- Document passage:

----------

The preferred way to store data in the cloud is using cloud object storage, such as Amazon S3 or Google Cloud Storage. Cloud object storage is essentially a key/value storage system. They keys are strings, and the values are bytes of data. Data is read and written using HTTP calls. The performance of object storage is very different from file storage. On one hand, each individual read / write to object storage has a high overhead (10-100 ms), since it has to go over the network. On the other hand, object storage “scales out” nearly infinitely, meaning that we can make hundreds, thousands, or millions of concurrent reads / writes. This makes object storage well suited for distributed data analytics. However, the software architecture of a data analysis system must be adapted to take advantage of these properties. All large datasets (> 1 GB) in Pangeo Cloud should be stored in Cloud Object Storage.

Reading Data

Many pre-existing datasets are browseable at catalog.pangeo.io. This catalog is pre-configured to make it easy to open the datasets. In most cases, it’s as simple as:

from intake import open_catalog
cat = open_catalog("https://raw.githubusercontent.com/pangeo-data/pangeo-datastore/master/intake-catalogs/atmosphere.yaml")
ds  = cat["gmet_v1"].to_dask()

----------

- Request: Please continue the guide above on storing and reading data in Pangeo Cloud, starting right after its last line of code.

----------

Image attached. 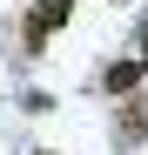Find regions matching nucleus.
I'll list each match as a JSON object with an SVG mask.
<instances>
[{
	"label": "nucleus",
	"mask_w": 148,
	"mask_h": 155,
	"mask_svg": "<svg viewBox=\"0 0 148 155\" xmlns=\"http://www.w3.org/2000/svg\"><path fill=\"white\" fill-rule=\"evenodd\" d=\"M141 128H148V115L128 101V108H121V142H141Z\"/></svg>",
	"instance_id": "7ed1b4c3"
},
{
	"label": "nucleus",
	"mask_w": 148,
	"mask_h": 155,
	"mask_svg": "<svg viewBox=\"0 0 148 155\" xmlns=\"http://www.w3.org/2000/svg\"><path fill=\"white\" fill-rule=\"evenodd\" d=\"M67 7H74V0H34V14H27V47H47V34L67 20Z\"/></svg>",
	"instance_id": "f257e3e1"
},
{
	"label": "nucleus",
	"mask_w": 148,
	"mask_h": 155,
	"mask_svg": "<svg viewBox=\"0 0 148 155\" xmlns=\"http://www.w3.org/2000/svg\"><path fill=\"white\" fill-rule=\"evenodd\" d=\"M141 81H148V61H114V68L101 74V88H108V94H121V101H128Z\"/></svg>",
	"instance_id": "f03ea898"
}]
</instances>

----------

- Exercise output:
To open datasets that are not part of an intake catalog, we recommend using the filesystem-spec package and its related packages gcsfs (for Google Cloud Storage) and s3fs (for Amazon S3 and all S3-compatible object stores).

For example, to open a public file from Google Cloud Storage, you would do:

import pandas as pd
import fsspec
path = 'gs://cmip6/cmip6-zarr-consolidated-stores.csv'
with fsspec.open(path) as f:
    df = pd.read_csv(f)

Zarr stores can be opened using .get_mapper methods from fsspec, gscsfs, and s3fs. For examples, see

Writing Data

Writing data (and reading private data) requires credentials for authentication. Pangeo Cloud does not provide credentials to individual users. Instead you must sign up for your own account with the cloud provider and manage your own storage. (Most cloud providers offer several hundred dollars worth of free credits for new accounts.)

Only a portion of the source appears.